Page MenuHomePhabricator

[DAGCombine] Adding a hook to improve the precision of fsqrt if the input is denormal
ClosedPublic

Authored by steven.zhang on Jun 1 2020, 9:06 PM.

Details

Summary

For now, we will hardcode the result as 0.0 if the input is denormal or 0. That will have the impact the precision. As the fsqrt added belong to the cold path of the cmp+branch, it won't impact the performance for normal inputs for PowerPC. Besides, it removes the xxlxor of the hot path.

clang without this patch

sqrt(2.2250738585072014e-308) = 1.4916681462400413e-154
sqrt(2.2250738585072009e-308) = 0
sqrt(4.9406564584124654e-324) = 0

With this patch:

sqrt(2.2250738585072014e-308) = 1.4916681462400413e-154
sqrt(2.2250738585072009e-308) = 1.4916681462400412e-154
sqrt(4.9406564584124654e-324) = 2.2227587494850775e-162

Diff Detail

Event Timeline

steven.zhang created this revision.Jun 1 2020, 9:06 PM
Herald added a project: Restricted Project. · View Herald TranscriptJun 1 2020, 9:06 PM
spatel added a comment.Jun 3 2020, 6:09 AM

Not sure about other targets, but x86 is mostly expected to flush denorms (FTZ/DAZ) when using fast-math, so this should not matter even if we decide to override the default setting.

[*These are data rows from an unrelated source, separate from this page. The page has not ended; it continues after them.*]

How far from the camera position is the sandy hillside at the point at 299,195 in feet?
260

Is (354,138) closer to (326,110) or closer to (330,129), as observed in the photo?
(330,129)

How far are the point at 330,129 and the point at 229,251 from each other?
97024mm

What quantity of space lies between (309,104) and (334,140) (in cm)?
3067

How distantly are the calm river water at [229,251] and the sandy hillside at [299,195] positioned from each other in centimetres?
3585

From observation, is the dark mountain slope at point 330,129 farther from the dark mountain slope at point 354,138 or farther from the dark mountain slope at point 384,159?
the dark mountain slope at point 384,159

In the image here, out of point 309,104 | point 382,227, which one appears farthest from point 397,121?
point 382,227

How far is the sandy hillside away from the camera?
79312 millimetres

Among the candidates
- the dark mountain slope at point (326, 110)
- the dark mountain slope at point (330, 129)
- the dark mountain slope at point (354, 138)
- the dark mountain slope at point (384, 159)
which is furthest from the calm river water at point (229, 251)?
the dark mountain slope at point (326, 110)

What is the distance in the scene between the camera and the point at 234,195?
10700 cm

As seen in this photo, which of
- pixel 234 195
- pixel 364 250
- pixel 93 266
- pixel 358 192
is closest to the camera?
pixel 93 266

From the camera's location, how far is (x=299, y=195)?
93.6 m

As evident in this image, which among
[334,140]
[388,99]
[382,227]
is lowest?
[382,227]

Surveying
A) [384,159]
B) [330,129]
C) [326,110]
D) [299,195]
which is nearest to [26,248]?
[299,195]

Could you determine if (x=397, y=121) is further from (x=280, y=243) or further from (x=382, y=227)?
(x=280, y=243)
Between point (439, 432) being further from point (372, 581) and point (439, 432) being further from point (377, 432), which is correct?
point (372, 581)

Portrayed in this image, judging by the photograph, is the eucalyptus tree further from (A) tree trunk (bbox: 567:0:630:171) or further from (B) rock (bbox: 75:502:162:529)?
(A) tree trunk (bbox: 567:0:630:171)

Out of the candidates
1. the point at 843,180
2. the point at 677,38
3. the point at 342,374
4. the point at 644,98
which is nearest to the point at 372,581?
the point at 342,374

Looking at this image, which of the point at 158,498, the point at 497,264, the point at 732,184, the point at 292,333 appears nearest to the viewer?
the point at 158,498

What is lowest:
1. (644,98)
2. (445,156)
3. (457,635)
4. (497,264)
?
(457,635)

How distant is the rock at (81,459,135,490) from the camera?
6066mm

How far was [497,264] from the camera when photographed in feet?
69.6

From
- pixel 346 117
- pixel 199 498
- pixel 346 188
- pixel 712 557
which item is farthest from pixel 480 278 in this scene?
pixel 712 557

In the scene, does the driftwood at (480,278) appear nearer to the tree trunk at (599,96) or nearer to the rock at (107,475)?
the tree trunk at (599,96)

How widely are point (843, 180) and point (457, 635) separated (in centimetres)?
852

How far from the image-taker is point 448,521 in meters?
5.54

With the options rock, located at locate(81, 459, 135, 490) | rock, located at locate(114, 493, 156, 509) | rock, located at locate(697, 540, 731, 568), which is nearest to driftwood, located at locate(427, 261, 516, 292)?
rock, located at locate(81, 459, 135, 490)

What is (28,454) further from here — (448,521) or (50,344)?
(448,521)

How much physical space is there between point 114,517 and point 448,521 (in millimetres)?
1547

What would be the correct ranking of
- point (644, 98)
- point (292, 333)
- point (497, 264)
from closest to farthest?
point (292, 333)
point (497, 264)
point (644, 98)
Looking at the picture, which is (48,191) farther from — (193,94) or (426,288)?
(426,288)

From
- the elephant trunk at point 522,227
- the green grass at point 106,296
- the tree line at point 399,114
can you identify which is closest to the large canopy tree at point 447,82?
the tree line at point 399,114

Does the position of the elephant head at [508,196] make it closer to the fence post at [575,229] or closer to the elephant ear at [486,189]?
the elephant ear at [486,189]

llvm/include/llvm/CodeGen/TargetLowering.h
4293

Can we have this default to:

return DAG.getConstantFP(0.0, SDLoc(Operand), Operand.getValueType());

and save some code in the calling function?

llvm/lib/CodeGen/SelectionDAG/DAGCombiner.cpp
22079

"value that provided" -> "value provided"

steven.zhang planned changes to this revision.Sep 7 2020, 6:56 PM

Address comments.

spatel added a comment.Nov 4 2020, 1:21 PM

As with the other patch, this LGTM in general, so if someone can verify that the PPC changes are as expected, we should be good.

shchenz added a subscriber: shchenz.Nov 4 2020, 7:36 PM
shchenz added inline comments.
llvm/lib/Target/PowerPC/PPCISelLowering.cpp
12771

Target independent code supports vector type and we also have vector sqrt instruction on Powerpc target. Can we use them for vector types like v4f32 or v2f64?

qiucf added a subscriber: qiucf.Nov 4 2020, 7:42 PM
qiucf added inline comments.
llvm/lib/Target/PowerPC/PPCISelLowering.cpp
12771

Yes. Supported types:

  • VSX off: f32, f64
  • VSX on: f32, f64, f128, v4f32, v2f64

Address comments.

llvm/lib/Target/PowerPC/PPCISelLowering.cpp
12771

Yes, I will post another patch for the vector type as what I have mentioned in the comments of D80706.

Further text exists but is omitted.